Sugarcane workers in northwestern Nicaragua experienced a decline in kidney function during the harvest, with field workers at greatest risk, suggesting that heat stress or other occupational factors may be playing a role in the high rates of chronic kidney disease in the region, a new study led by Boston University School of Public Health (BUSPH) researchers shows.
The study, published online in the International Journal of Occupational and Environmental Health, is a step toward identifying factors contributing to an unexplained epidemic of chronic kidney disease (CKD) in Central America that disproportionately affects young, male agricultural workers.
The research team recruited 284 Nicaraguan sugarcane workers performing seven different tasks. They measured urine albumin and serum creatinine and estimated glomerular filtration rate—markers of kidney function—both before and towards the end of the harvest season. Workers were queried on the quantity of water and electrolyte solution packets they consumed during a typical workday. The mean age of the workers was 33.6; most were men.

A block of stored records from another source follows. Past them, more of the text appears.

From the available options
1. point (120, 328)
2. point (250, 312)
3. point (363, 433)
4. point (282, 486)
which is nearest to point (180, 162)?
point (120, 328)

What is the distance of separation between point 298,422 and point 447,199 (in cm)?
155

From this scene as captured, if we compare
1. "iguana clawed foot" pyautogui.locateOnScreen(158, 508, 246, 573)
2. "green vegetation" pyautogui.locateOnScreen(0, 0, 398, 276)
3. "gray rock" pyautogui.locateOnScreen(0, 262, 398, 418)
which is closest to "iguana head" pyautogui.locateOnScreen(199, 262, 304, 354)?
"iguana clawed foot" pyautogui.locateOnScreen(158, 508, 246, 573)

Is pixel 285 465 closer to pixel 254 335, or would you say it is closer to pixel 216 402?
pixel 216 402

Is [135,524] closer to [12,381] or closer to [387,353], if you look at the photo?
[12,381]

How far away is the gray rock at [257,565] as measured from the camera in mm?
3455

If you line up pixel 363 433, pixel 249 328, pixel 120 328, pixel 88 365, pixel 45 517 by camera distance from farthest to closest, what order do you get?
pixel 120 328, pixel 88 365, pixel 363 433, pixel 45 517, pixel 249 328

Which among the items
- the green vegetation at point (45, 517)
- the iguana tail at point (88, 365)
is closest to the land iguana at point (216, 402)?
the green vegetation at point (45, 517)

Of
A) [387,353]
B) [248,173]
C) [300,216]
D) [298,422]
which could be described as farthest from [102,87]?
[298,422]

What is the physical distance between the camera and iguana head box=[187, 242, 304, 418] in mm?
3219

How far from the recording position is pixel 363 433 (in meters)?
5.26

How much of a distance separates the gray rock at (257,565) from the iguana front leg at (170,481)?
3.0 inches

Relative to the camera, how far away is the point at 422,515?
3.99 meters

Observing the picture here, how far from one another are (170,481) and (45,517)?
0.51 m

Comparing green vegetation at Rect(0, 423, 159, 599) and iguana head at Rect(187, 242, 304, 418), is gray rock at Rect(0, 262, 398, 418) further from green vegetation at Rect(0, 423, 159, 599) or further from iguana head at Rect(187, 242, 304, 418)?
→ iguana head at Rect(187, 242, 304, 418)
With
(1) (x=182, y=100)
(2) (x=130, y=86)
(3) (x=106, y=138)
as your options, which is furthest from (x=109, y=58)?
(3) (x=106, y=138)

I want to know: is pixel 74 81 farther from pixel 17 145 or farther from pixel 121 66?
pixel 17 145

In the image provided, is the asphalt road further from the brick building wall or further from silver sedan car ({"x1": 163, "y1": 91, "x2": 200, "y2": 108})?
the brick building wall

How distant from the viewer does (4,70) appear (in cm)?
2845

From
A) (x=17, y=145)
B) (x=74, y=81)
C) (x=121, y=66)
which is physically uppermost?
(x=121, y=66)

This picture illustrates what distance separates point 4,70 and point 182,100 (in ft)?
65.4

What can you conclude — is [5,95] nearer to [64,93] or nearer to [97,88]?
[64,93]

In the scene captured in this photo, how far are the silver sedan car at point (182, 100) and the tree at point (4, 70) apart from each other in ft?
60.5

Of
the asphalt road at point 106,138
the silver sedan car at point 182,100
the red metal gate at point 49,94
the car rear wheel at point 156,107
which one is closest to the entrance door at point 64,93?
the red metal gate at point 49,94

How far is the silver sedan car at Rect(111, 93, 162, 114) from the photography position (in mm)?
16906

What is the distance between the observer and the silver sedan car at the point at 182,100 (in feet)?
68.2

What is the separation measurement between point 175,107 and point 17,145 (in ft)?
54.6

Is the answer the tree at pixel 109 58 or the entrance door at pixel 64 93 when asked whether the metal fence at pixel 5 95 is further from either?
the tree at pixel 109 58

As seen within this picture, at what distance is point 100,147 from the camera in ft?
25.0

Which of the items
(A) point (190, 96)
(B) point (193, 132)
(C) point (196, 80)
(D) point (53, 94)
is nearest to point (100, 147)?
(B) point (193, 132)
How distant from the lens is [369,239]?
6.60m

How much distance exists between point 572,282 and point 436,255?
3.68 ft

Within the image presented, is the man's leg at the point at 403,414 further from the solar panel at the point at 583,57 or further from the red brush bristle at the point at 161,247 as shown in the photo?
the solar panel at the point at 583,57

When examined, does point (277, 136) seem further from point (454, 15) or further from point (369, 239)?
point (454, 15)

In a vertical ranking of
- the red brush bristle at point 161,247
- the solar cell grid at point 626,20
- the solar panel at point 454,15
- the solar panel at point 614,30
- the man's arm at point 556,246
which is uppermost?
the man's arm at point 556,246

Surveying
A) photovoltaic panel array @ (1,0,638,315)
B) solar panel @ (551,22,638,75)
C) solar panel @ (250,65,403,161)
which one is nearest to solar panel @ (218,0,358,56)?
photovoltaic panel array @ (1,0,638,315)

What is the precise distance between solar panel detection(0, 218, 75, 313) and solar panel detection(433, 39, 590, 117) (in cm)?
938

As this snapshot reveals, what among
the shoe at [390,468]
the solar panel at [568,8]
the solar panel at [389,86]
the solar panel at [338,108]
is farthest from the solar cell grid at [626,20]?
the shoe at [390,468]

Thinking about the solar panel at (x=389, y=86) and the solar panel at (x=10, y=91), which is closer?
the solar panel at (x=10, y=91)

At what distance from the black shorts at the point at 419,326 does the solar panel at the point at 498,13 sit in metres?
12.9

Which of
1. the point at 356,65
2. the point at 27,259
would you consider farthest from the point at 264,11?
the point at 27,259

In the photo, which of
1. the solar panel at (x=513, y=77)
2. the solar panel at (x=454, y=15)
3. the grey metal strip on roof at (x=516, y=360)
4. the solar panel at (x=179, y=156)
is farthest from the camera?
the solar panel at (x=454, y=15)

The researchers found that kidney function declined during the six-month harvest season and varied by job category, and that workers with longer employment duration had worse kidney function. Over the harvest season, the decline in kidney function was greatest among seed cutters, irrigators, and cane cutters — jobs that require strenuous labor in a hot and humid environment. The results provide evidence that one or more risk factors for the disease are occupational, the authors said.